Required work: Please pull out each line of the material below that contains the word "pixel". Case counts.

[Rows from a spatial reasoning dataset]
══════════
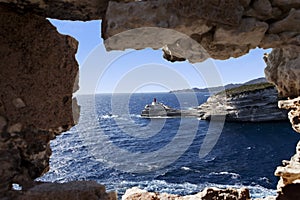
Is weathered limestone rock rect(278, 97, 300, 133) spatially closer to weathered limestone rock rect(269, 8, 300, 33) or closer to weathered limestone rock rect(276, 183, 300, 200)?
weathered limestone rock rect(276, 183, 300, 200)

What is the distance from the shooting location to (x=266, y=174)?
20141mm

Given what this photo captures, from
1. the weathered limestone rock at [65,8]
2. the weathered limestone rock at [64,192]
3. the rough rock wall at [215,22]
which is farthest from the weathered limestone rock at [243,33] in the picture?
the weathered limestone rock at [64,192]

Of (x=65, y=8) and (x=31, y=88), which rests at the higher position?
(x=65, y=8)

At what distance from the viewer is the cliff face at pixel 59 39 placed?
323cm

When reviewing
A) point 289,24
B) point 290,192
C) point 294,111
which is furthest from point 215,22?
point 290,192

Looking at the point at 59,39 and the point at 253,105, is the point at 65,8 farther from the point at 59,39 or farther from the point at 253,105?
the point at 253,105

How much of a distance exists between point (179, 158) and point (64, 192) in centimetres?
2444

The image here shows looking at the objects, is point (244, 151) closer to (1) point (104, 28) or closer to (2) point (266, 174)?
(2) point (266, 174)

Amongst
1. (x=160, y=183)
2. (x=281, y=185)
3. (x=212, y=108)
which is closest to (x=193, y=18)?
(x=281, y=185)

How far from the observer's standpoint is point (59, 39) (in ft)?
11.4

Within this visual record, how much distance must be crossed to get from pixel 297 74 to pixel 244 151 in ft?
82.1

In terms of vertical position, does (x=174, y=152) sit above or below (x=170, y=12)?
below

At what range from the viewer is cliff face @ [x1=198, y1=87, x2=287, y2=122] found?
41.5 metres

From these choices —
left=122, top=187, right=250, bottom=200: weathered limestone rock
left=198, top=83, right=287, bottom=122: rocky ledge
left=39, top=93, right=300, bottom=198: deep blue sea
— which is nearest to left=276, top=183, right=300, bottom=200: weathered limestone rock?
left=122, top=187, right=250, bottom=200: weathered limestone rock
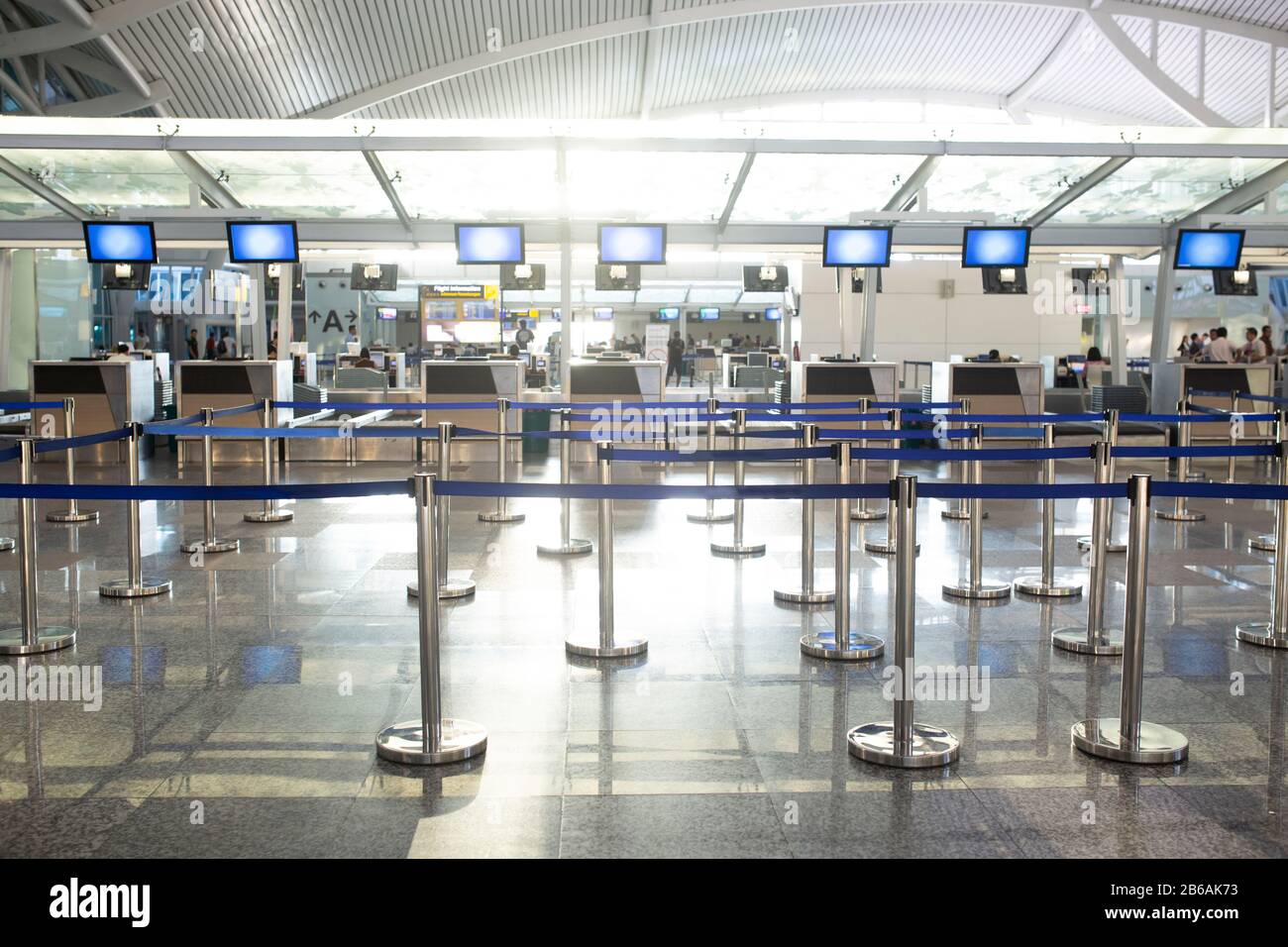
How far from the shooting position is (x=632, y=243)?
667 inches

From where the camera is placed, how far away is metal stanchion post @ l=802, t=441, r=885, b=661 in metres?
5.75

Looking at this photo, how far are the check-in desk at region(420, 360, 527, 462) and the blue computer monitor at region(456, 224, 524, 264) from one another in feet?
6.14

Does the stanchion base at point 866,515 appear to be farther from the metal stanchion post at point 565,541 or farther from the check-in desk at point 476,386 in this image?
the check-in desk at point 476,386

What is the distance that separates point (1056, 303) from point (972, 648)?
2087cm

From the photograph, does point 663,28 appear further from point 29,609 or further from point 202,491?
point 202,491

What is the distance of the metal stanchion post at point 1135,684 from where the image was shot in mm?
4355

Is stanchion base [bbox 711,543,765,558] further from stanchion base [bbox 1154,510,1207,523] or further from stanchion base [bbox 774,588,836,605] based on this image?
stanchion base [bbox 1154,510,1207,523]

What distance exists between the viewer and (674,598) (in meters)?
7.10

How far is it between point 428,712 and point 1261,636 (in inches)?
166

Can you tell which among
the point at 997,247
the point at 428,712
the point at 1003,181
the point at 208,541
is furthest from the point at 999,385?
the point at 428,712

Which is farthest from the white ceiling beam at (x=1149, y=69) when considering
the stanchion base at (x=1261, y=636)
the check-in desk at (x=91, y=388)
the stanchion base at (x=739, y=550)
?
the stanchion base at (x=1261, y=636)

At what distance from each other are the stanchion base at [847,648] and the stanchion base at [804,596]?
0.94m
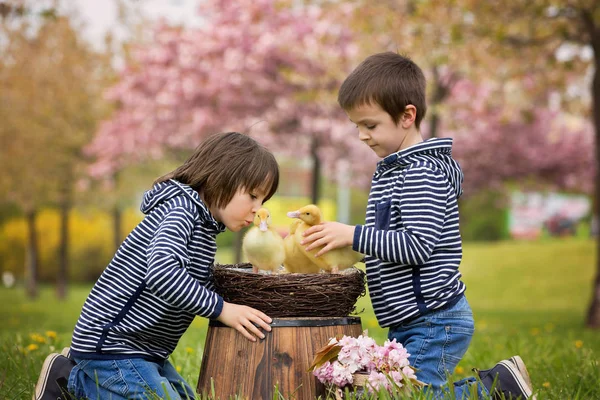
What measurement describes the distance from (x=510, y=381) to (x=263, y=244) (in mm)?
1130

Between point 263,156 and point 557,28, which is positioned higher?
point 557,28

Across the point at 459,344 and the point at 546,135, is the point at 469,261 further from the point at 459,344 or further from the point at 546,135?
the point at 459,344

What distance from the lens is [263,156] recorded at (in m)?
2.94

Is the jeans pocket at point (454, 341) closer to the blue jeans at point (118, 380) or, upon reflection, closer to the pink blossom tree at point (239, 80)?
the blue jeans at point (118, 380)

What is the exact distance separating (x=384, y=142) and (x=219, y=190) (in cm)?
70

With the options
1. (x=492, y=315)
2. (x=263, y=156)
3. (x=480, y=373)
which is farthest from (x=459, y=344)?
(x=492, y=315)

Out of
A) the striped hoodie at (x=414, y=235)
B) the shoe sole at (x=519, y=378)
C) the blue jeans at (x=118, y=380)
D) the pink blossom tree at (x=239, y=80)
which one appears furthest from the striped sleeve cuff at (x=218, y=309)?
the pink blossom tree at (x=239, y=80)

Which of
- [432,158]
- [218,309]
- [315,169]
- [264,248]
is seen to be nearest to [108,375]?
[218,309]

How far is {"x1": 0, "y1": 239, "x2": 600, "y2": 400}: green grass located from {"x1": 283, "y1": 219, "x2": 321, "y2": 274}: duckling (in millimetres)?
379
══════════
Exercise output:
At what distance from the viewer is the cliff face at pixel 59 39 placed?
Within this visual record, how much distance must be crossed to get from pixel 297 74 to pixel 244 151 in ft?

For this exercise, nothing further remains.